It’s probably a rare thing for patients going into surgery to feel confident that they’ll come out unharmed. After all, they’re about to be cut up; their body invaded. Undoubtedly, topping the list of preoperative anxieties is the fear that they won’t be anesthetized enough, waking up mid-surgery, with their bodies open, unable to move and feeling everything. As it turns out, renditions of these incidents, called anesthesia awareness, occur in about 300 people per year in the UK and Ireland.

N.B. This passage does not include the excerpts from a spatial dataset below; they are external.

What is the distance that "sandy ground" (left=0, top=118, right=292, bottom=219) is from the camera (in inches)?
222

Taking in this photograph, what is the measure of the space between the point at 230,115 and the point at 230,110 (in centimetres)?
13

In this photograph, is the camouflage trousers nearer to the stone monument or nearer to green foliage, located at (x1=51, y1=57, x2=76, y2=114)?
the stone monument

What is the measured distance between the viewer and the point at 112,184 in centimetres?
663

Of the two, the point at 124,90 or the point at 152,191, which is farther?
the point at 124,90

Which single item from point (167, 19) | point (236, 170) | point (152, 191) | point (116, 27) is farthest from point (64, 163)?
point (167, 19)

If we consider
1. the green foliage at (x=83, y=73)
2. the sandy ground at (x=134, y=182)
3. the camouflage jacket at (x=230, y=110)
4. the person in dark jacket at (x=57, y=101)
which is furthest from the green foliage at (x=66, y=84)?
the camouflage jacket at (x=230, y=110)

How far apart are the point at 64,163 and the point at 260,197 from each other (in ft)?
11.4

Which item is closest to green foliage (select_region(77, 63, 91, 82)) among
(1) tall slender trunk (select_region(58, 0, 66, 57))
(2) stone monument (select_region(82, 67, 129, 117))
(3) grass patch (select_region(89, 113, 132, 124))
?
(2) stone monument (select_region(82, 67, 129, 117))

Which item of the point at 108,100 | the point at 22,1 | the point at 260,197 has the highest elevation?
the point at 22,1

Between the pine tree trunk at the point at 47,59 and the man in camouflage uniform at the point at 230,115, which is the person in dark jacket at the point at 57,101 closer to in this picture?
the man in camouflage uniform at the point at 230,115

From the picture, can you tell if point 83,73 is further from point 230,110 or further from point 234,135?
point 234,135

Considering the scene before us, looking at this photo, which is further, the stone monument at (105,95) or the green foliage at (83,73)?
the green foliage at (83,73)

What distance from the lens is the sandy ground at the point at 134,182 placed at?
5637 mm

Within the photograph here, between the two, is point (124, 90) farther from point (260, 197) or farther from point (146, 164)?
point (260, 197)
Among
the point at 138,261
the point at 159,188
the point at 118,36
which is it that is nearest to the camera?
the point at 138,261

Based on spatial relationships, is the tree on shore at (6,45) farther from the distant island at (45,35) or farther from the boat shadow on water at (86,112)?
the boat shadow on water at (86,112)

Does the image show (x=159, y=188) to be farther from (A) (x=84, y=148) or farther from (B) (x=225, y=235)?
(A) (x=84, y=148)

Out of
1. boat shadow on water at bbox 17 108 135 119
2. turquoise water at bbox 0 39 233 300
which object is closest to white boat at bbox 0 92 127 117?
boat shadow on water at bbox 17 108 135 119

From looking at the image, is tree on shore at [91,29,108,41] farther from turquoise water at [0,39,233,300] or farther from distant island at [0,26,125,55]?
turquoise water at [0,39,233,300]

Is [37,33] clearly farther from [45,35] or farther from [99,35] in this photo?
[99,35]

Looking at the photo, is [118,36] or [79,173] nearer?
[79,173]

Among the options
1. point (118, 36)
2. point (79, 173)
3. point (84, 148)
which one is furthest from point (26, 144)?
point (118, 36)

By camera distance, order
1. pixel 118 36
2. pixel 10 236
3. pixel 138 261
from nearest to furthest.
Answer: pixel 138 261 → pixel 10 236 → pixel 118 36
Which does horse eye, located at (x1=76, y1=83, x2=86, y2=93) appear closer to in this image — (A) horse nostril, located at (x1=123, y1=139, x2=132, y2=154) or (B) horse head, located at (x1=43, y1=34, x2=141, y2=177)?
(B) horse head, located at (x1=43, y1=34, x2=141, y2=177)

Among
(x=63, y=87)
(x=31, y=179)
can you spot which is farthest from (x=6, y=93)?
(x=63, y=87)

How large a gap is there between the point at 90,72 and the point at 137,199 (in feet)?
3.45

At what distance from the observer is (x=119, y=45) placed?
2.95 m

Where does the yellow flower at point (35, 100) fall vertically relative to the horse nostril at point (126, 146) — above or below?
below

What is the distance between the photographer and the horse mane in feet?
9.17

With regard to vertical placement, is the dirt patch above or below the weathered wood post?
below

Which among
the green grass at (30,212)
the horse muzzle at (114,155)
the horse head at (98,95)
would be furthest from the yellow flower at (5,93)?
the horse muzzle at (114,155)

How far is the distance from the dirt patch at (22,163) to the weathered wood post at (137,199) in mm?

All of these patients were given general anesthesia, a cocktail of intravenous drugs with several purposes: They cause amnesia, pain relief, muscle paralysis, and sedation. Anesthesia awareness occurs when one of these drugs isn’t administered in as strong a dose as the others. Interested in seeing just how often it occurs, researchers from the UK’s Royal College of Anaesthetists and the Association of Anaesthetists looked into occurrences throughout the UK and Ireland, and their psychological effects on patients.

They found that one out of every 19,000 operations — other estimates put that number at one in 1,000 — resulted in an incidence of anesthesia awareness, and that 41 percent of patients who awoke mid-surgery were psychologically damaged for years after. “For the vast majority, it should be reassuring that patients report they were conscious during operations so infrequently. However, for a small number of patients, this can be a highly distressing experience,” said lead researcher Professor Tim Cook, of the Royal United Hospital, according to the BBC.

The study involved analyzing data on over three million operations that occurred during a single year. The researchers found that about one in 670 women undergoing C-sections with general anesthesia experienced some level of awareness, which was often a result of a miscalculation in the administration of sedation drugs; while the doctors wanted the patient unconscious, they wanted the baby to remain awake. Other times a person woke up included during heart and lung surgeries for obese people.

Fortunately, the majority of them only awoke for a brief period of time — either before surgery or once it was completed. However, that amount of time was just enough for them to feel their bodies paralyzed and unable to talk, causing them to panic, feel pain, or in some cases, choke.

For one patient who underwent orthodontic surgery (surgery of the facial bones) at the age of 12, waking up during the procedure caused 15 years of subsequent nightmares in which she said monsters leapt out of the darkness to paralyze her. “I could hear voices around me and I realized with horror that I had woken up in the middle of the operation but couldn’t move a muscle,” she told the BBC about her experience with anesthesia awareness. “While they fiddled, I frantically tried to decide whether I was about to die.” It wasn’t until she connected this experience to her nightmares that she was able to sleep peacefully.

According to the American Society of Anesthesiologists, anesthesiologists are required to monitor patients during the entire course of their surgery. During this time, they’re supposed to make sure patients are getting proper amounts of anesthetic drugs; that they’re breathing properly, with the help of oxygen and mechanical ventilators; that their blood — and the drugs — is circulating properly, and that body temperature is constant.